Simple Performance Testing with SLOs ¶

Published on: 2022-07-19 , Revised on: 2024-01-09

Simple Performance Testing with SLOs¶

Author: Srinivasan Parthasarathy, Senior Research Scientist and Manager, DevSecOps @ IBM Research

Performance testing is a core building block in the robust delivery of HTTP and gRPC services. One way to accomplish this is by sending a stream of requests to the target service, and evaluating the responses for error and latency-related violations. From a developer’s perspective, this approach has three main considerations, namely, i) the load-related characteristics of the request stream, such as the request rate; ii) the shape of the requests, in particular, whether the service requires any payload/data to be sent as part of the requests; and iii) the service-level objectives (SLOs) used to validate the quality of the target service.

You can use Iter8, the open source Kubernetes release optimizer, to flexibly launch performance tests for Knative services in seconds, with precise control over all of the above. This article introduces these capabilities.

Overview of Iter8¶

Iter8 is the Kubernetes release optimizer built for DevOps, MLOps, SRE and data science teams. Iter8 makes it easy to ensure that Kubernetes apps and ML models perform well and maximize business value.

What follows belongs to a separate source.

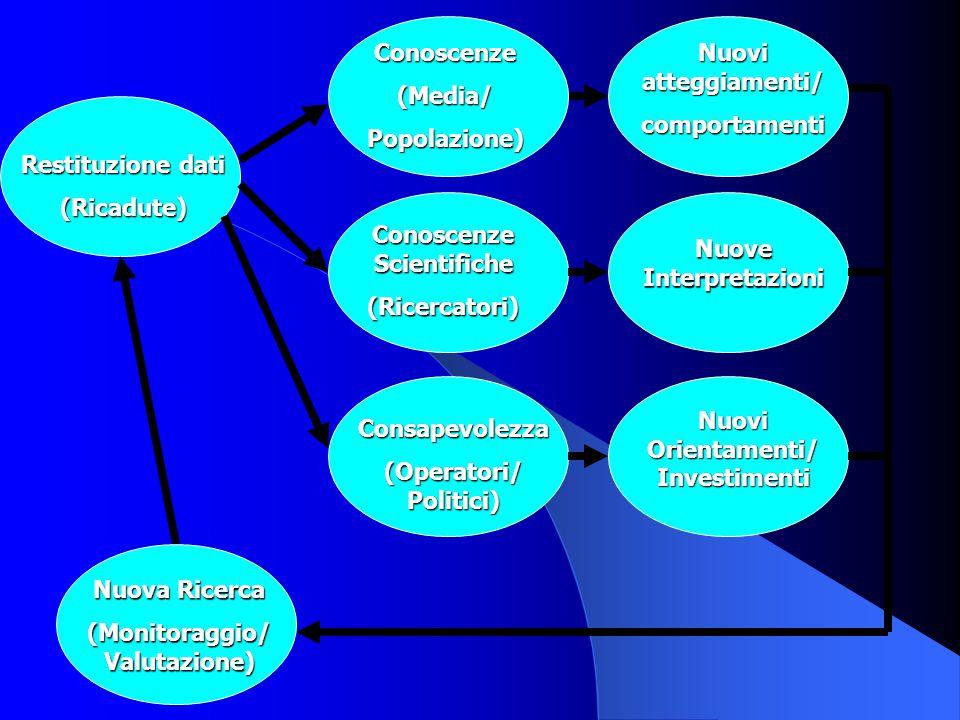Conoscenze Scientifiche (Ricercatori) Nuove Interpretazioni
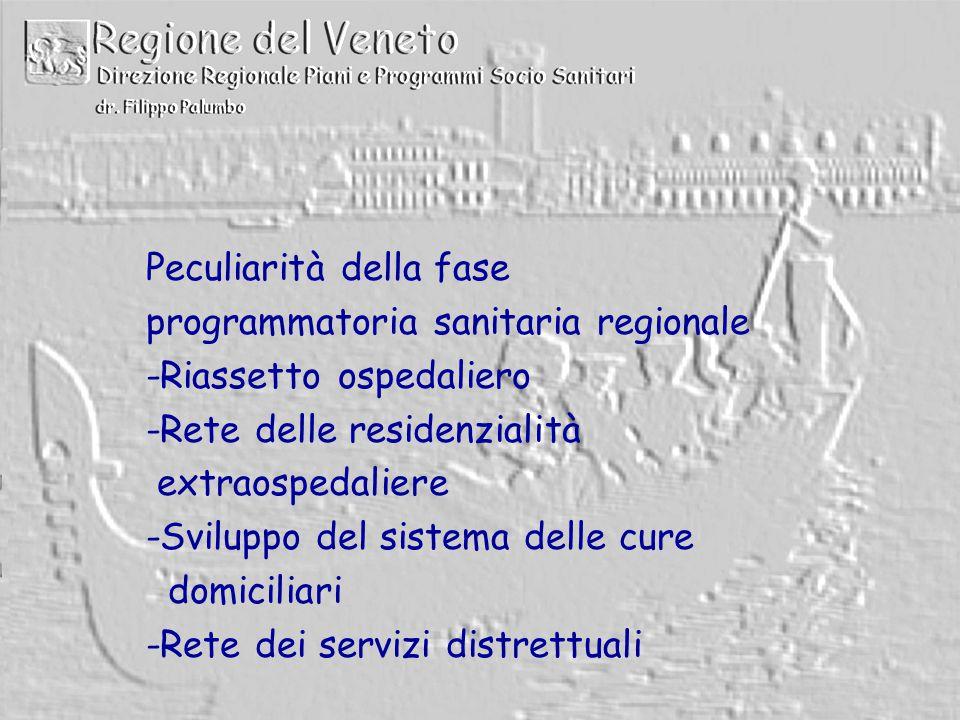 Peculiarità della fase programmatoria sanitaria regionale -Riassetto ospedaliero -Rete delle residenzialità extraospedaliere -Sviluppo del sistema delle cure domiciliari -Rete dei servizi distrettuali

Iter8 supports the following use-cases.

Performance testing and SLO validation of HTTP services.
Performance testing and SLO validation of gRPC services.
SLO validation using custom metrics from any database(s) or REST API(s).

Iter8 experiment¶

Iter8 introduces the notion of an experiment, which is a list of configurable tasks that are executed in a specific sequence.

Iter8 experiment

Why Iter8?

Iter8 packs a number of powerful features that facilitate Kubernetes app testing and experimentation. They include the following.

Generating load and collecting built-in metrics for HTTP and gRPC services. Simplifies performance testing by eliminating the need to setup and use metrics databases.
Well-defined notion of service-level objectives (SLOs). Makes it simple to define and verify SLOs in experiments.
Custom metrics. Enables the use of custom metrics from any database(s) or REST API(s) in experiments.
Readiness check. The performance testing portion of the experiment begins only after the service is ready.
HTML/text reports. Promotes human understanding of experiment results through visual insights.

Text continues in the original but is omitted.